In the last week, two groups have sent text messages to thousands of cell phones in the Denver area.

On Jan. 28, the group Colorado Working Families sent this text message:

Colorado Working Families

The link took you to a website where you would need to put in your name, email and address before being taken to a section where you could email Gov. Jared Polis (D-Colorado).

On Feb. 1, a group calling themselves, "Support Students, Support Teachers" sent the following text:

Democrats for Education Reform

The link took you to a site where you also had to provide your name, email and address before being directed to a page where you could send a form letter or write your own message to the Governor and the seven Denver Public School board members.

The thing is "Support Students, Support Families" doesn't exist.

RELATED: DPS teachers strike: All our coverage in one place

The text was really sent from Democrats for Education Reform, which is also known as DFER, which has been known to clash with teachers' unions. According to Colorado DFER executive director Jen Walmer, the text was sent to thousands of Denver residents.

"We didn't target any particular group or groups," she said in an email.

The list of cell phone numbers can from a "progressive data firm similar to the firms, or likely the same firm, that is used by other political campaigns, advocacy groups, political action committee, non-profits, and other political and marketing agencies that communicate directly with residents and constituents," said Walmer.
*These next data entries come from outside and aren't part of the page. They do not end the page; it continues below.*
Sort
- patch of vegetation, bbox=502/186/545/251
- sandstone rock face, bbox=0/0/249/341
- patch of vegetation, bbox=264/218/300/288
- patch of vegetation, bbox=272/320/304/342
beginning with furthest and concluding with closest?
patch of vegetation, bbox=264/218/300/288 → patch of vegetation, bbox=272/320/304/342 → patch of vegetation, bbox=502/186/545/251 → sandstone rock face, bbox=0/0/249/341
The text didn't say it came from DFER. Why?

"DFER is the name of our national (political action committee) and how we are generally known, but in this case the DFER PAC was not the source of funding for this effort. As this was not a political campaign it was and is not appropriate to brand our text messages as coming from DFER," said Walmer.

Follow up questions from Next with Kyle Clark asking who paid for the text campaign, and if the list was bought from a third-party, had not been answered as of 6:30 p.m. Monday.

"There is a big difference between what is legally required and what is ethically required. And at the end of the day, we certainly always put our names on things that we do and make it very clear who's doing things when we do them," said Colorado Working Families Deputy Director Wendy Howell.

Howell was responsible for the other text encouraging people to tell the Governor from getting in the way of a teacher strike.

"We don't buy lists. We sent it to our members and other politically active folks in Denver," said Howell. "We sent it to about 6,000 people. We have no way of knowing whether they were students or teachers or anything like that. We sent it to 6,000 people who were in Denver, so they were in the district, but we don't know about their relationship to the schools."

As Next has covered in previous mass textodus situations, the Federal Communications Commission is OK with these types of texts as long as they are not done through an auto-dialer.

A person typing a message into a computer program that sends out the text using a spoofed phone number is legal.

"If no harm is intended or caused, spoofing is not illegal," an FCC spokesman told Next in June.

These types of texts don't violate Colorado's Do Not Call Registry because they are OK if:

  • Made for the sole purpose of urging support for or opposition to a political candidate or ballot issue; or
  • Made for the sole purpose of conducting political polls or soliciting the expression of opinions, ideas, or votes.